A retry policy may be specified at the call site. The kernel wraps instance.invoke() and retries on failure according to the policy before propagating the error.

invoke: { kind: Http.Request, name: Api }
inputs:
url: "${{ vars.endpoint }}"
retry:
attempts: 3
delay: 2000
backoff: exponential
when: "${{ error.code == 429 || error.code >= 500 }}"
FieldRequiredDescription
attemptsyesMaximum number of attempts including the first
delaynoMilliseconds to wait between attempts (default: 0)
backoffnolinear or exponential; multiplies delay each attempt (default: linear)
whennoCEL boolean; retries only when true, propagates immediately otherwise

retry.when receives an error variable with message, code, and step fields. When absent, all failures are retried up to attempts.

Event emission

After a successful invocation the kernel emits a <Kind>.<Name>.Invoked event carrying the outputs. This happens regardless of topology.


4. Call-Site Invocation

The call-site is where a specific invocable is called within a topology (a sequence step, a router handler, an agent tool, a workflow node). The call-site supplies:

FieldDescription
invokeReference to the invocable resource (kind + name)
inputsCEL expressions producing the actual argument values (expanded by kernel)
retryOptional retry policy applied by the kernel (see §3)
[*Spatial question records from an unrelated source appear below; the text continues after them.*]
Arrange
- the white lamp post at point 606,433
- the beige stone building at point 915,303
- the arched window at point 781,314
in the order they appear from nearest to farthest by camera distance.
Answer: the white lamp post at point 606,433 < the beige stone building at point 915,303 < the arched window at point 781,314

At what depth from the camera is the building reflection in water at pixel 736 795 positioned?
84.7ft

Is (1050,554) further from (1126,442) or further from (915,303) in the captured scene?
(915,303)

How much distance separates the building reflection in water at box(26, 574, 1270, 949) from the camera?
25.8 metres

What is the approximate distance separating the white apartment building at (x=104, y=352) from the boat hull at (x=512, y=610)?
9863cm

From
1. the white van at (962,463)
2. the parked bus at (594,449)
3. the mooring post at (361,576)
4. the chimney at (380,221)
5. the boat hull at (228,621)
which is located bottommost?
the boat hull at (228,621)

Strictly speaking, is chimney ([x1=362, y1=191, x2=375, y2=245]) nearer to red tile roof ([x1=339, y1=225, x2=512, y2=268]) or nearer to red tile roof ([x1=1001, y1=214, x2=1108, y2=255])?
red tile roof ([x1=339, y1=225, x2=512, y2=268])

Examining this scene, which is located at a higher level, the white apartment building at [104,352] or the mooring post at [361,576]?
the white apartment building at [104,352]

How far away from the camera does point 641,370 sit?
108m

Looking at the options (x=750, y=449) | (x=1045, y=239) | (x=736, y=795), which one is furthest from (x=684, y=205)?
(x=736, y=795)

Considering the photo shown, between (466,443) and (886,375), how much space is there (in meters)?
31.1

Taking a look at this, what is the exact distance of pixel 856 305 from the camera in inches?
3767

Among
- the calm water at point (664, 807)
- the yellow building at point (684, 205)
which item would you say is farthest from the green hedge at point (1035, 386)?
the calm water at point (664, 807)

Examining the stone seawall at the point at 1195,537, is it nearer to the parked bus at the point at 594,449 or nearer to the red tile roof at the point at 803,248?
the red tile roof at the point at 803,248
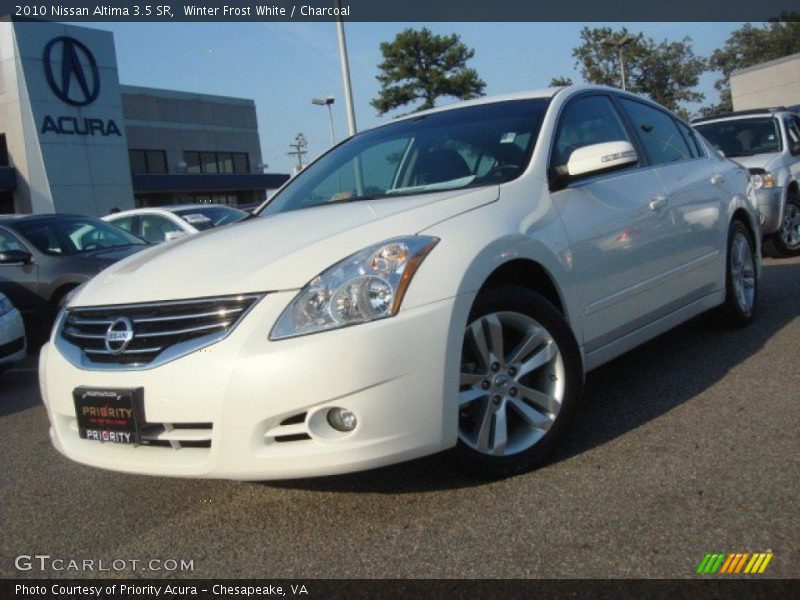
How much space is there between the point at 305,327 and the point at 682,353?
2.89 metres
inputs and retry are call-site concerns handled by the kernel invocation layer — they are not topology-specific and work identically in any context where an invocable is called.


5. Naming Disambiguation

inputs appears in two distinct contexts with different meanings:

ContextMeaning
Kernel.Definition inputsJSON Schema — the type of arguments the invocable accepts
Call-site inputs (step, handler, tool)CEL expressions — the values passed at this specific call

The definition inputs schema is authored once on the type. Call-site inputs are authored at every place the invocable is called.